## SOURCE DATA
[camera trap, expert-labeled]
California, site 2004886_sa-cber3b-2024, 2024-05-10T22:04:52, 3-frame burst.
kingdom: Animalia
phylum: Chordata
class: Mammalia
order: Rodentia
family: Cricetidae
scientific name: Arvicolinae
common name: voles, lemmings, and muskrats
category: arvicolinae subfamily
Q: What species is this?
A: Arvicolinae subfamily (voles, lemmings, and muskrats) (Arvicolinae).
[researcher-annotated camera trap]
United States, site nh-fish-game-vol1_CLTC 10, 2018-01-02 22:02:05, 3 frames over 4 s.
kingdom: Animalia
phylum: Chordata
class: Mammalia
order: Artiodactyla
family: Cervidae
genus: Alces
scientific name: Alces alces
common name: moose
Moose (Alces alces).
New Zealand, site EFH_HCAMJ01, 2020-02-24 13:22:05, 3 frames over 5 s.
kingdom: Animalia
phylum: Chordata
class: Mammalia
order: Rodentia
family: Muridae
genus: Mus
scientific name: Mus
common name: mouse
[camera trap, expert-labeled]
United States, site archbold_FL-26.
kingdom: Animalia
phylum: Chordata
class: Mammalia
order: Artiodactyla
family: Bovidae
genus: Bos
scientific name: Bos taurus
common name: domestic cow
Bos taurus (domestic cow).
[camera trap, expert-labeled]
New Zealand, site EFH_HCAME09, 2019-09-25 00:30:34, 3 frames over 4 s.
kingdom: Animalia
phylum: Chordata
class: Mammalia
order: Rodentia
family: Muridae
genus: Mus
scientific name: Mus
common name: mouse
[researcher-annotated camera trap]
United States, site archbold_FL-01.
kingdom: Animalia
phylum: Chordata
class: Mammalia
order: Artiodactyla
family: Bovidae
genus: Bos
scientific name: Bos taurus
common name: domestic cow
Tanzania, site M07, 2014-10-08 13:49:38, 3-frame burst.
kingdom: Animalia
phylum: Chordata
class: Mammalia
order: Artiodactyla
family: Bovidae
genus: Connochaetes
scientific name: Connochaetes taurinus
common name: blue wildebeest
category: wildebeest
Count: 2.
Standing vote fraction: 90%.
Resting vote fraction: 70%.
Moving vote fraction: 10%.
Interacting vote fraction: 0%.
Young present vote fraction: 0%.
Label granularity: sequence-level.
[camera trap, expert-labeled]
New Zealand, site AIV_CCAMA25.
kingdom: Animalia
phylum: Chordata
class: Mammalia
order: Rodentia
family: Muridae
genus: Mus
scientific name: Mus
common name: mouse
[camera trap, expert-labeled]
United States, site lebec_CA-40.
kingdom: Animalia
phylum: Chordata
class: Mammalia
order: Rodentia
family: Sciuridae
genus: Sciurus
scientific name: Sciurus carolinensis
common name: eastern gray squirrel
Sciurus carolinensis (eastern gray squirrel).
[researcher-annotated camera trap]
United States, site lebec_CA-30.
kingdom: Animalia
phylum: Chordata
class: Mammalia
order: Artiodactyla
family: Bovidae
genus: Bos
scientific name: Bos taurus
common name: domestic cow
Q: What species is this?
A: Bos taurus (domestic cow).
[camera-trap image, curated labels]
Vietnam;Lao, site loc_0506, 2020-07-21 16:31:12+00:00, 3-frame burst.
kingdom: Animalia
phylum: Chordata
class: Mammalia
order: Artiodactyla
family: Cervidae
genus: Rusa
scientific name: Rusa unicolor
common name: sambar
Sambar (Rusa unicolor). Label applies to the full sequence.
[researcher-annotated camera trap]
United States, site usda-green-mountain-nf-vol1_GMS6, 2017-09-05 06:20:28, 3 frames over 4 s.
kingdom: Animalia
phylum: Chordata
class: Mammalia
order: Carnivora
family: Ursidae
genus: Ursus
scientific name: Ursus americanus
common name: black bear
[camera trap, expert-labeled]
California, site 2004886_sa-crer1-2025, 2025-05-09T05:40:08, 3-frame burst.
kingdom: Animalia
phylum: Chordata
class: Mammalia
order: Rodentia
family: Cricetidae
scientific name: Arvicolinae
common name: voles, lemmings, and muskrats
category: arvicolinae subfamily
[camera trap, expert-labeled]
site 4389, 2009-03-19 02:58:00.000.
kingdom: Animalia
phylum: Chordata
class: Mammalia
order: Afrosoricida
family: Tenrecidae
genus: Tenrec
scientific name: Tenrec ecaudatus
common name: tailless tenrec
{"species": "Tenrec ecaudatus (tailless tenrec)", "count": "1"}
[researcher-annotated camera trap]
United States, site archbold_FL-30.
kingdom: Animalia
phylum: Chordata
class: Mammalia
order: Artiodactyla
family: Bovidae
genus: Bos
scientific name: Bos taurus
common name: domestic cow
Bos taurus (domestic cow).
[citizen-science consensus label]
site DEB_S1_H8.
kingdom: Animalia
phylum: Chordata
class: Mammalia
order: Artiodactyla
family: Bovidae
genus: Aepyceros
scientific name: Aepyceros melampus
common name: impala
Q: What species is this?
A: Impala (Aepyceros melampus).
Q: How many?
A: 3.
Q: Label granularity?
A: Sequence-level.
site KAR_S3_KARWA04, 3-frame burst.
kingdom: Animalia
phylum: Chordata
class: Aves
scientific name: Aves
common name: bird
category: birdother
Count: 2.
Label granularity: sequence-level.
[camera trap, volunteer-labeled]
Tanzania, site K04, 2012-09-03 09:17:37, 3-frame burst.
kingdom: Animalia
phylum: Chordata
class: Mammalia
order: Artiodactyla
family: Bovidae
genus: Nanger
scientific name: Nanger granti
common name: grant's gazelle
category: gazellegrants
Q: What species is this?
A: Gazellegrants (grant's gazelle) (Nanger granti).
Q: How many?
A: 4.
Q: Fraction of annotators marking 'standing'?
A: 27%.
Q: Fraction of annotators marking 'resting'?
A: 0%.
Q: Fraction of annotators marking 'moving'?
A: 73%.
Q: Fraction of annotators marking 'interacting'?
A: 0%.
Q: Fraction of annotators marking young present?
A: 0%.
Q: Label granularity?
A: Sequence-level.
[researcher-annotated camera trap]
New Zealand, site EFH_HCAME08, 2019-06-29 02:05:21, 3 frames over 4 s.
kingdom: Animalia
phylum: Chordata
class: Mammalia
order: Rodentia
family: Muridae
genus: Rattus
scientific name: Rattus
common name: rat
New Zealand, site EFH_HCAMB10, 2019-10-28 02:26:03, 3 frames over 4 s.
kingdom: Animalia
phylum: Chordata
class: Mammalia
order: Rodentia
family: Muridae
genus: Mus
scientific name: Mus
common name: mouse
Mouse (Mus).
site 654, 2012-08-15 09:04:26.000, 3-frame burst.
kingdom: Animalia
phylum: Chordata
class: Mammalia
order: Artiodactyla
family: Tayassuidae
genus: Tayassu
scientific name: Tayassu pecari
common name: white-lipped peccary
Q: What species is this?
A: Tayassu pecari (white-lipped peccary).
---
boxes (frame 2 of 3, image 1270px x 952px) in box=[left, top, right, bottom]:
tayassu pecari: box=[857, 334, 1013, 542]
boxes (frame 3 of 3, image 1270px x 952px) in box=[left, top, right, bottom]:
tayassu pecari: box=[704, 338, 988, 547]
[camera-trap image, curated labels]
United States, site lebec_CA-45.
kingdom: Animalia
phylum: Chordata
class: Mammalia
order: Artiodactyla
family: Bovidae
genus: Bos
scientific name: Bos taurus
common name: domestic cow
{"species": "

## WORK REQUIRED
Each entry given above is to be duplicated exactly.

## REPLY TO THE EXERCISE
[camera trap, expert-labeled]
California, site 2004886_sa-cber3b-2024, 2024-05-10T22:04:52, 3-frame burst.
kingdom: Animalia
phylum: Chordata
class: Mammalia
order: Rodentia
family: Cricetidae
scientific name: Arvicolinae
common name: voles, lemmings, and muskrats
category: arvicolinae subfamily
Q: What species is this?
A: Arvicolinae subfamily (voles, lemmings, and muskrats) (Arvicolinae).
[researcher-annotated camera trap]
United States, site nh-fish-game-vol1_CLTC 10, 2018-01-02 22:02:05, 3 frames over 4 s.
kingdom: Animalia
phylum: Chordata
class: Mammalia
order: Artiodactyla
family: Cervidae
genus: Alces
scientific name: Alces alces
common name: moose
Moose (Alces alces).
New Zealand, site EFH_HCAMJ01, 2020-02-24 13:22:05, 3 frames over 5 s.
kingdom: Animalia
phylum: Chordata
class: Mammalia
order: Rodentia
family: Muridae
genus: Mus
scientific name: Mus
common name: mouse
[camera trap, expert-labeled]
United States, site archbold_FL-26.
kingdom: Animalia
phylum: Chordata
class: Mammalia
order: Artiodactyla
family: Bovidae
genus: Bos
scientific name: Bos taurus
common name: domestic cow
Bos taurus (domestic cow).
[camera trap, expert-labeled]
New Zealand, site EFH_HCAME09, 2019-09-25 00:30:34, 3 frames over 4 s.
kingdom: Animalia
phylum: Chordata
class: Mammalia
order: Rodentia
family: Muridae
genus: Mus
scientific name: Mus
common name: mouse
[researcher-annotated camera trap]
United States, site archbold_FL-01.
kingdom: Animalia
phylum: Chordata
class: Mammalia
order: Artiodactyla
family: Bovidae
genus: Bos
scientific name: Bos taurus
common name: domestic cow
Tanzania, site M07, 2014-10-08 13:49:38, 3-frame burst.
kingdom: Animalia
phylum: Chordata
class: Mammalia
order: Artiodactyla
family: Bovidae
genus: Connochaetes
scientific name: Connochaetes taurinus
common name: blue wildebeest
category: wildebeest
Count: 2.
Standing vote fraction: 90%.
Resting vote fraction: 70%.
Moving vote fraction: 10%.
Interacting vote fraction: 0%.
Young present vote fraction: 0%.
Label granularity: sequence-level.
[camera trap, expert-labeled]
New Zealand, site AIV_CCAMA25.
kingdom: Animalia
phylum: Chordata
class: Mammalia
order: Rodentia
family: Muridae
genus: Mus
scientific name: Mus
common name: mouse
[camera trap, expert-labeled]
United States, site lebec_CA-40.
kingdom: Animalia
phylum: Chordata
class: Mammalia
order: Rodentia
family: Sciuridae
genus: Sciurus
scientific name: Sciurus carolinensis
common name: eastern gray squirrel
Sciurus carolinensis (eastern gray squirrel).
[researcher-annotated camera trap]
United States, site lebec_CA-30.
kingdom: Animalia
phylum: Chordata
class: Mammalia
order: Artiodactyla
family: Bovidae
genus: Bos
scientific name: Bos taurus
common name: domestic cow
Q: What species is this?
A: Bos taurus (domestic cow).
[camera-trap image, curated labels]
Vietnam;Lao, site loc_0506, 2020-07-21 16:31:12+00:00, 3-frame burst.
kingdom: Animalia
phylum: Chordata
class: Mammalia
order: Artiodactyla
family: Cervidae
genus: Rusa
scientific name: Rusa unicolor
common name: sambar
Sambar (Rusa unicolor). Label applies to the full sequence.
[researcher-annotated camera trap]
United States, site usda-green-mountain-nf-vol1_GMS6, 2017-09-05 06:20:28, 3 frames over 4 s.
kingdom: Animalia
phylum: Chordata
class: Mammalia
order: Carnivora
family: Ursidae
genus: Ursus
scientific name: Ursus americanus
common name: black bear
[camera trap, expert-labeled]
California, site 2004886_sa-crer1-2025, 2025-05-09T05:40:08, 3-frame burst.
kingdom: Animalia
phylum: Chordata
class: Mammalia
order: Rodentia
family: Cricetidae
scientific name: Arvicolinae
common name: voles, lemmings, and muskrats
category: arvicolinae subfamily
[camera trap, expert-labeled]
site 4389, 2009-03-19 02:58:00.000.
kingdom: Animalia
phylum: Chordata
class: Mammalia
order: Afrosoricida
family: Tenrecidae
genus: Tenrec
scientific name: Tenrec ecaudatus
common name: tailless tenrec
{"species": "Tenrec ecaudatus (tailless tenrec)", "count": "1"}
[researcher-annotated camera trap]
United States, site archbold_FL-30.
kingdom: Animalia
phylum: Chordata
class: Mammalia
order: Artiodactyla
family: Bovidae
genus: Bos
scientific name: Bos taurus
common name: domestic cow
Bos taurus (domestic cow).
[citizen-science consensus label]
site DEB_S1_H8.
kingdom: Animalia
phylum: Chordata
class: Mammalia
order: Artiodactyla
family: Bovidae
genus: Aepyceros
scientific name: Aepyceros melampus
common name: impala
Q: What species is this?
A: Impala (Aepyceros melampus).
Q: How many?
A: 3.
Q: Label granularity?
A: Sequence-level.
site KAR_S3_KARWA04, 3-frame burst.
kingdom: Animalia
phylum: Chordata
class: Aves
scientific name: Aves
common name: bird
category: birdother
Count: 2.
Label granularity: sequence-level.
[camera trap, volunteer-labeled]
Tanzania, site K04, 2012-09-03 09:17:37, 3-frame burst.
kingdom: Animalia
phylum: Chordata
class: Mammalia
order: Artiodactyla
family: Bovidae
genus: Nanger
scientific name: Nanger granti
common name: grant's gazelle
category: gazellegrants
Q: What species is this?
A: Gazellegrants (grant's gazelle) (Nanger granti).
Q: How many?
A: 4.
Q: Fraction of annotators marking 'standing'?
A: 27%.
Q: Fraction of annotators marking 'resting'?
A: 0%.
Q: Fraction of annotators marking 'moving'?
A: 73%.
Q: Fraction of annotators marking 'interacting'?
A: 0%.
Q: Fraction of annotators marking young present?
A: 0%.
Q: Label granularity?
A: Sequence-level.
[researcher-annotated camera trap]
New Zealand, site EFH_HCAME08, 2019-06-29 02:05:21, 3 frames over 4 s.
kingdom: Animalia
phylum: Chordata
class: Mammalia
order: Rodentia
family: Muridae
genus: Rattus
scientific name: Rattus
common name: rat
New Zealand, site EFH_HCAMB10, 2019-10-28 02:26:03, 3 frames over 4 s.
kingdom: Animalia
phylum: Chordata
class: Mammalia
order: Rodentia
family: Muridae
genus: Mus
scientific name: Mus
common name: mouse
Mouse (Mus).
site 654, 2012-08-15 09:04:26.000, 3-frame burst.
kingdom: Animalia
phylum: Chordata
class: Mammalia
order: Artiodactyla
family: Tayassuidae
genus: Tayassu
scientific name: Tayassu pecari
common name: white-lipped peccary
Q: What species is this?
A: Tayassu pecari (white-lipped peccary).
---
boxes (frame 2 of 3, image 1270px x 952px) in box=[left, top, right, bottom]:
tayassu pecari: box=[857, 334, 1013, 542]
boxes (frame 3 of 3, image 1270px x 952px) in box=[left, top, right, bottom]:
tayassu pecari: box=[704, 338, 988, 547]
[camera-trap image, curated labels]
United States, site lebec_CA-45.
kingdom: Animalia
phylum: Chordata
class: Mammalia
order: Artiodactyla
family: Bovidae
genus: Bos
scientific name: Bos taurus
common name: domestic cow
{"species": "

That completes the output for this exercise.